4. Hond eet braaksel weer op
Na overgegeven te hebben, eet Bello zijn braaksel geregeld weer op. Honden ruiken veel beter dan mensen. Ze hebben enkele honderden miljoenen receptoren om geuren mee op te vangen, wij mensen niet meer dan een fractie daarvan. Hiermee kunnen de honden door de stank van hun braaksel heen prikken en ruiken of er nog halfverteerde stukken eten in zitten. Zo ja, dan zou het zonde zijn om dat te laten liggen.
Vies? Honden zijn wel gewend aan uitgespuugd eten: puppy's krijgen vaak braaksel van hun moeder voorgeschoteld. Dat geldt voor 60 procent van de hondenrassen. De halfverteerde maaltijden verkleinen de stap van moedermelk naar vast voedsel. Als ze eenmaal gewend zijn aan vast voedsel, vinden ze het niet gek om af en toe nog eens wat kots te eten. Net als vroeger.
60 procent van hondenrassen geeft halfverteerd eten aan jongen. (Foto: 123RF)
5. Zeester bevalt door over te geven
Tussen eind augustus en begin november laat een vrouwtjeszeester van de soort Smilasterias multipara een groot aantal eitjes bevruchten door een mannetje. Hierna vormt zich een beschermend laagje om de eitjes. Die slikt ze door. De eitjes van een millimeter doorsnee komen in haar maag terecht. Daar zijn ze veilig voor de eetlust van andere zeebewoners.

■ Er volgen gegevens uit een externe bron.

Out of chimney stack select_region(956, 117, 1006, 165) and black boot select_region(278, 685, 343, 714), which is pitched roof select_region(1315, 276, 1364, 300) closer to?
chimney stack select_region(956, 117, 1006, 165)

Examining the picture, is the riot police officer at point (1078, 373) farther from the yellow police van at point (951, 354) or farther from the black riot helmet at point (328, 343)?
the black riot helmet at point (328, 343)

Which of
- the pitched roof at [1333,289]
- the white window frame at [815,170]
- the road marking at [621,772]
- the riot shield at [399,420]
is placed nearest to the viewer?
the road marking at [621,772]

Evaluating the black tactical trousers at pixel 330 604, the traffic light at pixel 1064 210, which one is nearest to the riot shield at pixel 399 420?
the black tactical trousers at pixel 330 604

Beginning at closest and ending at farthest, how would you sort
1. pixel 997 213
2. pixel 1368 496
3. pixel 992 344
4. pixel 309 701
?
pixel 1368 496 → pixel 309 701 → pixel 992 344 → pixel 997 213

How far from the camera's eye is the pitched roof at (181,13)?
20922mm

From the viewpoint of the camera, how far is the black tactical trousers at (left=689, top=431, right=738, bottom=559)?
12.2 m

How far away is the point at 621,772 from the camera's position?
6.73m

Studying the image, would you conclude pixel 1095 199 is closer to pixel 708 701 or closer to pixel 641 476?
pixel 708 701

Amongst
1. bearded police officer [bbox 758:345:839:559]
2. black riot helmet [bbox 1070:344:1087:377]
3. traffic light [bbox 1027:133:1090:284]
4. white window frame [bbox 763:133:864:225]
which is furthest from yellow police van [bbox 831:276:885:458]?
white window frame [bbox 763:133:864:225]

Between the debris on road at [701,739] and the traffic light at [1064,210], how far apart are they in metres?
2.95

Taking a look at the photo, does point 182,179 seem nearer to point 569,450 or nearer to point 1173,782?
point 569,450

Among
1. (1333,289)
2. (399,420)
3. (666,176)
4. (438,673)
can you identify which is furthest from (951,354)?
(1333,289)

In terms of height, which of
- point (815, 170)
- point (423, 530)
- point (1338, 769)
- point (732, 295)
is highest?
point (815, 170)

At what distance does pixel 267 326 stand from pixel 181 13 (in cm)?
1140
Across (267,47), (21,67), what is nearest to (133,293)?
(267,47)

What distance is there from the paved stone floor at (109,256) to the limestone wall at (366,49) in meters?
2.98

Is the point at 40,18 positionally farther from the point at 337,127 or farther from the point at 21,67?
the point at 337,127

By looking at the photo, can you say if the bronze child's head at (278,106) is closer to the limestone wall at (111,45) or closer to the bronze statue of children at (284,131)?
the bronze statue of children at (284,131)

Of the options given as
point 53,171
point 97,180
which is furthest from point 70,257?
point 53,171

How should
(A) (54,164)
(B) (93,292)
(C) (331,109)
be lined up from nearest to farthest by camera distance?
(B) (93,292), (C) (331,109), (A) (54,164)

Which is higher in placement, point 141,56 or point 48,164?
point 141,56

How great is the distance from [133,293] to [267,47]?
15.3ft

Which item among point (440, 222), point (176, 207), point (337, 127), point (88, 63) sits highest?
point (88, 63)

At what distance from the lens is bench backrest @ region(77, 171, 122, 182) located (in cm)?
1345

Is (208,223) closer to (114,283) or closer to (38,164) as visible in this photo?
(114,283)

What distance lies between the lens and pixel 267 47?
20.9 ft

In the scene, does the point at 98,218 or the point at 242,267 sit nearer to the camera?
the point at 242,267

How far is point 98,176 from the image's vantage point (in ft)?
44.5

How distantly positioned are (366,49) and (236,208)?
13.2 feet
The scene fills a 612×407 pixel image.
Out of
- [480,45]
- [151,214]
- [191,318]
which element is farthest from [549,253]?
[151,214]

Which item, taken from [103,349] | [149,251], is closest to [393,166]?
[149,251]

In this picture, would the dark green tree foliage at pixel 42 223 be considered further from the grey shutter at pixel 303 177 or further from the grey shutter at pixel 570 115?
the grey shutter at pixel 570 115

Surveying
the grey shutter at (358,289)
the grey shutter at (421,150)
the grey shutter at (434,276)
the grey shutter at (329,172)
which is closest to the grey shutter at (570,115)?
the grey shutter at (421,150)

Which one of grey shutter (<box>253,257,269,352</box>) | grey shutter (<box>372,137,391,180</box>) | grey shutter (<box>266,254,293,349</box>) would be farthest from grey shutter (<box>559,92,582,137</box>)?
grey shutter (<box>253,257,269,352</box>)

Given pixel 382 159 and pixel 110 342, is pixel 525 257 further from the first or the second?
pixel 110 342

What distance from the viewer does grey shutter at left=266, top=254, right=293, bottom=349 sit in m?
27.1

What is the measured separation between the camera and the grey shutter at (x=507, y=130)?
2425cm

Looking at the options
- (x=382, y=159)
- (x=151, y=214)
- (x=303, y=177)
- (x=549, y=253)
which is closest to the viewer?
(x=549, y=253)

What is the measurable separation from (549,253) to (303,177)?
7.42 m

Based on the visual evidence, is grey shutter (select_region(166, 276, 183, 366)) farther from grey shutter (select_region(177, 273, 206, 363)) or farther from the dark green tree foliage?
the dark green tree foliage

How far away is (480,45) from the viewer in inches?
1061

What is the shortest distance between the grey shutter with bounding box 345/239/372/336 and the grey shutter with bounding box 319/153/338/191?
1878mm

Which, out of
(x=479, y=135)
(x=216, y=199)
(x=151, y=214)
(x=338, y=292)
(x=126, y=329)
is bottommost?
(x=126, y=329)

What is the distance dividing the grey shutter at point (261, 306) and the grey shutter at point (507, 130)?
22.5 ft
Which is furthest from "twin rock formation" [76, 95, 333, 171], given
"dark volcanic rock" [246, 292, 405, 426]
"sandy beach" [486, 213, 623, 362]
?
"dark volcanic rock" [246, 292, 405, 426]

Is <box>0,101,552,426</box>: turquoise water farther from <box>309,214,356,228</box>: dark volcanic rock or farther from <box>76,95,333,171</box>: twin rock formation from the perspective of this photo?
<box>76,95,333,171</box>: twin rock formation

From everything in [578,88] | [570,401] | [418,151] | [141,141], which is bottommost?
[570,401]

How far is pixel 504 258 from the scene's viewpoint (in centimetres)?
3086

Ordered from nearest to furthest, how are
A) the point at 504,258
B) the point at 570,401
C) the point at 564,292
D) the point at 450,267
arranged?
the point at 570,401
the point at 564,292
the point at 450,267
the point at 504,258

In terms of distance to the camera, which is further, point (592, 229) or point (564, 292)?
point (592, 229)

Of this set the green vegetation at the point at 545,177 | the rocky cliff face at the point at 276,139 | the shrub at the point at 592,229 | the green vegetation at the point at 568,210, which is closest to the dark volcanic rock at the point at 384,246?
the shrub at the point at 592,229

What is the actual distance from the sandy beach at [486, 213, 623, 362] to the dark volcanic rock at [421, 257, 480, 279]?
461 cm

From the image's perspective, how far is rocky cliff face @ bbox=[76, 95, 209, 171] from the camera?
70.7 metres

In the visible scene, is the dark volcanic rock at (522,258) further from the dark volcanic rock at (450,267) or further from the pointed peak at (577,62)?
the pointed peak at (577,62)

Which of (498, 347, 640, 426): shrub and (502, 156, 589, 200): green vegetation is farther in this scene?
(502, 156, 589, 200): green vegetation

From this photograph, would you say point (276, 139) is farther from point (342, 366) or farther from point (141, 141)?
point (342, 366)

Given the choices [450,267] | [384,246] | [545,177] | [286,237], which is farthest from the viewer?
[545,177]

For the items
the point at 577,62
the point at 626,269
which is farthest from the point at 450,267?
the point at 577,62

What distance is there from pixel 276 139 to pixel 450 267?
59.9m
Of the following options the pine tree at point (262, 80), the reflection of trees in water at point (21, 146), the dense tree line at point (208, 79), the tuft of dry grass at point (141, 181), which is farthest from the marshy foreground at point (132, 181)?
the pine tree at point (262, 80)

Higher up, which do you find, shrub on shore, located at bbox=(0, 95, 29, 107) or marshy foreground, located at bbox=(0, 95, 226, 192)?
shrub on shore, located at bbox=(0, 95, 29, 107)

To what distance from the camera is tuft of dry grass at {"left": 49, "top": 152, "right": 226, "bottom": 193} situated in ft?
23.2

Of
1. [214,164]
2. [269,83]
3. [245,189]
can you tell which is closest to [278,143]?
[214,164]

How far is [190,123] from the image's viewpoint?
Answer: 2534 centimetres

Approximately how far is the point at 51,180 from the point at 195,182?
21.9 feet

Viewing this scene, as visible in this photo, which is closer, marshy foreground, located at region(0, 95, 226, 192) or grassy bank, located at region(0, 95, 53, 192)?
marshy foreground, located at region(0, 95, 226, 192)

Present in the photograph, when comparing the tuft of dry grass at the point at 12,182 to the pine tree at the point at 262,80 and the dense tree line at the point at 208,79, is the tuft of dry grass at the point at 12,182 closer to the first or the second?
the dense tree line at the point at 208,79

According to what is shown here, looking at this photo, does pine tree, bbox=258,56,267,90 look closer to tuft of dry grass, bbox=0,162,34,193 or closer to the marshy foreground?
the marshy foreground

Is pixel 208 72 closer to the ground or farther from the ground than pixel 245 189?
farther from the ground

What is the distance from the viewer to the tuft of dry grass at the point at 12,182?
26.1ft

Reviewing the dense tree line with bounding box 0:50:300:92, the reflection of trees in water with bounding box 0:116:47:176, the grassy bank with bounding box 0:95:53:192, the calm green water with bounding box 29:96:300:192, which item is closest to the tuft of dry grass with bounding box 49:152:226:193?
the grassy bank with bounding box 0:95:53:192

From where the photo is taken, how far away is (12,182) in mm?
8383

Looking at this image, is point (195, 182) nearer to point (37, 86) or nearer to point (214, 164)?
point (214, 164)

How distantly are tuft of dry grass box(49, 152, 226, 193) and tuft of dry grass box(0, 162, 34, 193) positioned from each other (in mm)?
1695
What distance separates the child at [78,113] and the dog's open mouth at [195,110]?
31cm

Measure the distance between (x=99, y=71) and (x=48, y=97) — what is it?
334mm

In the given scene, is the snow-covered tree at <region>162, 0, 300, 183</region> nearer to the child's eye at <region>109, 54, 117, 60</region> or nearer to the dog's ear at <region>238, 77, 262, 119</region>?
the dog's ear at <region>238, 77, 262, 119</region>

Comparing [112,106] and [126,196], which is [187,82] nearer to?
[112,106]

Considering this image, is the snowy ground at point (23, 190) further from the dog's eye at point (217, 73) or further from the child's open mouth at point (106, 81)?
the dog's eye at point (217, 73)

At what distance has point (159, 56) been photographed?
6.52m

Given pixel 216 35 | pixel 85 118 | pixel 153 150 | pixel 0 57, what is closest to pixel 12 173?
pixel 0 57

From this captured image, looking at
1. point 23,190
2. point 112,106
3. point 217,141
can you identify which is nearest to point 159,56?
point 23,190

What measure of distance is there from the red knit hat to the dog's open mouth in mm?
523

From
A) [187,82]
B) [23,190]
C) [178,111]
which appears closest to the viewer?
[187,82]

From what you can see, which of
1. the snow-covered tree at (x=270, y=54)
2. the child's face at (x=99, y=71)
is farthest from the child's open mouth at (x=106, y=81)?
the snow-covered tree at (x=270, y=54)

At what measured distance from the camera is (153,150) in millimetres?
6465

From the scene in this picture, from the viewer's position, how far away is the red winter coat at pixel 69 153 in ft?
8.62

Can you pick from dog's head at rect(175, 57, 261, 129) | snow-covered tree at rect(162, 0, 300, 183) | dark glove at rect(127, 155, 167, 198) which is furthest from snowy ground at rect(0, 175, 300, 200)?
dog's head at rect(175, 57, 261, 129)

Na een maand of twee zijn de eitjes getransformeerd tot zeesterren van ongeveer drie millimeter groot. Ze blijven hierna nog ongeveer een maand in de maag van hun moeder. Zij eet deze hele periode niet, om ervoor te zorgen dat ze haar kleintjes niet per ongeluk verteert. Als het moment daar is, kotst de moeder haar kleintjes uit, de wijde wereld in.
Zeesterren spugen hun jongen de zee in. (Foto: NU.nl/Erik Neuteboom)
6. Wat is honing precies? Je raadt het al
Honingbijen maken honing van nectar. Ze slurpen de nectar uit een bloem en bewaren het met speeksel in een speciale maag, de honingzak. Verschillende enzymen in het bijenspuug zetten de lastig verteerbare suikers van de nectar om in lichter verteerbare suikers.
Maar een honingbij kan al die suikers niet in haar eentje omzetten. Daarom leegt ze haar honingzak in de bek van een andere bij. In de maag van deze collega gaat het verteringsproces door. De bijen herhalen dit totdat de nectar nog maar zo'n 20 procent vocht bevat. De bij die het suikerige goedje dan in zijn honingzak heeft, braakt het in de celraten van de bijenkorf. Samen met andere bijen wapperen ze met hun vleugels om nog wat laatste vocht te laten verdampen. Als de boel genoeg is ingedikt heb je honing, die jij vervolgens door bijvoorbeeld je thee, yoghurt of baklava doet.